At issue on appeal was whether the subordination clause contained in Moorefield’s contract, later assigned to Intervest, was enforceable. Relying on the decision in Santa Clara Land Title Co. v. Nowack & Associates, Inc. (1991) 226 Cal.App.3d 1558, the appellate court held that while California Civil Code section 3262 prohibits a project owner or original contractor from waiving or impairing another’s mechanic’s lien rights, section 3262 does not prevent the prime contractor—here, Moorefield—from waiving or impairing its own mechanics lien rights. The appellate court then reversed the trial court’s judgment, holding that the subordination agreement effectively gave Intervest’s deed of trust priority over Moorefield’s mechanics lien.
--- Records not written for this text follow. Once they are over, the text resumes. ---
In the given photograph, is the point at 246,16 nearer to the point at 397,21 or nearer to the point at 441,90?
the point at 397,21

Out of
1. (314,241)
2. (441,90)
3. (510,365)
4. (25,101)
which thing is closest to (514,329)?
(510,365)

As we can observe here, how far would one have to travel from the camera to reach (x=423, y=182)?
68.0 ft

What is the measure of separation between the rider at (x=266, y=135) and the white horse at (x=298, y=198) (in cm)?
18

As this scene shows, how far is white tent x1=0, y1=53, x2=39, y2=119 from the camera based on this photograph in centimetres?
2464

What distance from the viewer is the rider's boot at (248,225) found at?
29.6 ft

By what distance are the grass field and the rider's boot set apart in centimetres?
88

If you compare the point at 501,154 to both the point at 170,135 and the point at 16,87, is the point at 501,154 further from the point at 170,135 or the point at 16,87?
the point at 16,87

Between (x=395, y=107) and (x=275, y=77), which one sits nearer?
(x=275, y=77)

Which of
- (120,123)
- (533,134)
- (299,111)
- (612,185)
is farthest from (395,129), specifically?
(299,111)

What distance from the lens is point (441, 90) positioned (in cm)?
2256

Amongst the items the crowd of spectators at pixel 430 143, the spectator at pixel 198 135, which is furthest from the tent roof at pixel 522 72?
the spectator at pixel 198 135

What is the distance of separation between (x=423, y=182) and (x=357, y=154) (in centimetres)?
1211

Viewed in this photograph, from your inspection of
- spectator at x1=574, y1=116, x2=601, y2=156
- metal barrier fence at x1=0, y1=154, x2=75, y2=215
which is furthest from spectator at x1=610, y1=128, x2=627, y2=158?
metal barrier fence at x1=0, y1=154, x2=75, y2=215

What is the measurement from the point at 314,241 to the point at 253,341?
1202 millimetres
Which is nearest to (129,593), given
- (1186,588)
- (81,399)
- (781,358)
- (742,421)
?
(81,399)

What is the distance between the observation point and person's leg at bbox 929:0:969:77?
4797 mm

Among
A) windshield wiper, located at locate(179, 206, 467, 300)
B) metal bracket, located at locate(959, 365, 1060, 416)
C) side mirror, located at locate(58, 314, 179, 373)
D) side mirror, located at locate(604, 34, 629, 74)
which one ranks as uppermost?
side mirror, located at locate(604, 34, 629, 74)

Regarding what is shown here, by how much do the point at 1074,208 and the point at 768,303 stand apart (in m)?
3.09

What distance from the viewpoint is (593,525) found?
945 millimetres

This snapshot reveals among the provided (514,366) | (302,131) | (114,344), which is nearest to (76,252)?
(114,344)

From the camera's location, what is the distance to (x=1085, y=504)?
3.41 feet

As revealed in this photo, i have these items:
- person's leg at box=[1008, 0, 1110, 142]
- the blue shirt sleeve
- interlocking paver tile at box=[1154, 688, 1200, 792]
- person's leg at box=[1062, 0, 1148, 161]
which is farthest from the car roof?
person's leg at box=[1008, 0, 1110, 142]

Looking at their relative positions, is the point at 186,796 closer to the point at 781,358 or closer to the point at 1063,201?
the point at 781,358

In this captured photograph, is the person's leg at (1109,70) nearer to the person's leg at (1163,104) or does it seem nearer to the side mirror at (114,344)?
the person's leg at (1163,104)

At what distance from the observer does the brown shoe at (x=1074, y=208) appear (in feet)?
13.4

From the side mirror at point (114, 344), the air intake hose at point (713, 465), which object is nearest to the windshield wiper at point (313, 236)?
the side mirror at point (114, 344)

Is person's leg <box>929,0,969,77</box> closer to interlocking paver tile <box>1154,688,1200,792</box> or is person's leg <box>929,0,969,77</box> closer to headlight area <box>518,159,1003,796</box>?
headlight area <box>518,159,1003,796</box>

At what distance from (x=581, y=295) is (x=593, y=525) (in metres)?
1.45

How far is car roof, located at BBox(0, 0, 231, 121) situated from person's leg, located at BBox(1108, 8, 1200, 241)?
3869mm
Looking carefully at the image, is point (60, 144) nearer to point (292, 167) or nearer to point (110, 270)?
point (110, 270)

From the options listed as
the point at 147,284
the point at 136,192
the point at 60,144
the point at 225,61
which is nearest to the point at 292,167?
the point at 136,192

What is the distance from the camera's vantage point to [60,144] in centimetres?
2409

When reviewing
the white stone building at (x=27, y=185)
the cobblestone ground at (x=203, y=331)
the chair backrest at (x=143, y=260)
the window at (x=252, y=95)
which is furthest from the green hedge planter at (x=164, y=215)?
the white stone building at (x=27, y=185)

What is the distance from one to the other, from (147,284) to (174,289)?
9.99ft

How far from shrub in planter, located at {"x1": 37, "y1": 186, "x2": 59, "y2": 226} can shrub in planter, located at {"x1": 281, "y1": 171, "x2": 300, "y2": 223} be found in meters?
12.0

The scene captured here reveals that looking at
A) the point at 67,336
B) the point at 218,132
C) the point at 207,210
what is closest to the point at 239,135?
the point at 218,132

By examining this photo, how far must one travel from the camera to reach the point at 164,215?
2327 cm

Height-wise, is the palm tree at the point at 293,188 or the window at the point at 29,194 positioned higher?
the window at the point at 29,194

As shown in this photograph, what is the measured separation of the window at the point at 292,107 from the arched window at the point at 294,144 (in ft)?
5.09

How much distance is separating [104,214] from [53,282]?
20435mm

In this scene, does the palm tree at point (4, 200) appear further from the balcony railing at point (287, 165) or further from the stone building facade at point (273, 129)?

By the time work begins on a project, a construction loan is generally already in place. This case was unusual in that Moorefield had commenced work before the construction loan was recorded. The right to a mechanic’s lien is granted by the California Constitution and lien rights are vested at the time work is performed or materials are provided on the property. Here, Moorefield performed work on the project before Intervest’s deed of trust was recorded, thus giving its mechanics lien priority. In Moorefield Construction, Inc., the Fourth District affirmed that general contractors are free to subordinate their mechanic’s lien rights by contract, and that such agreement is not contrary to the California Constitution or to public policy. It is therefore important for general contractors performing early work on a project to carefully read their construction contracts to ensure a subordination clause will not later encumber a mechanic’s lien.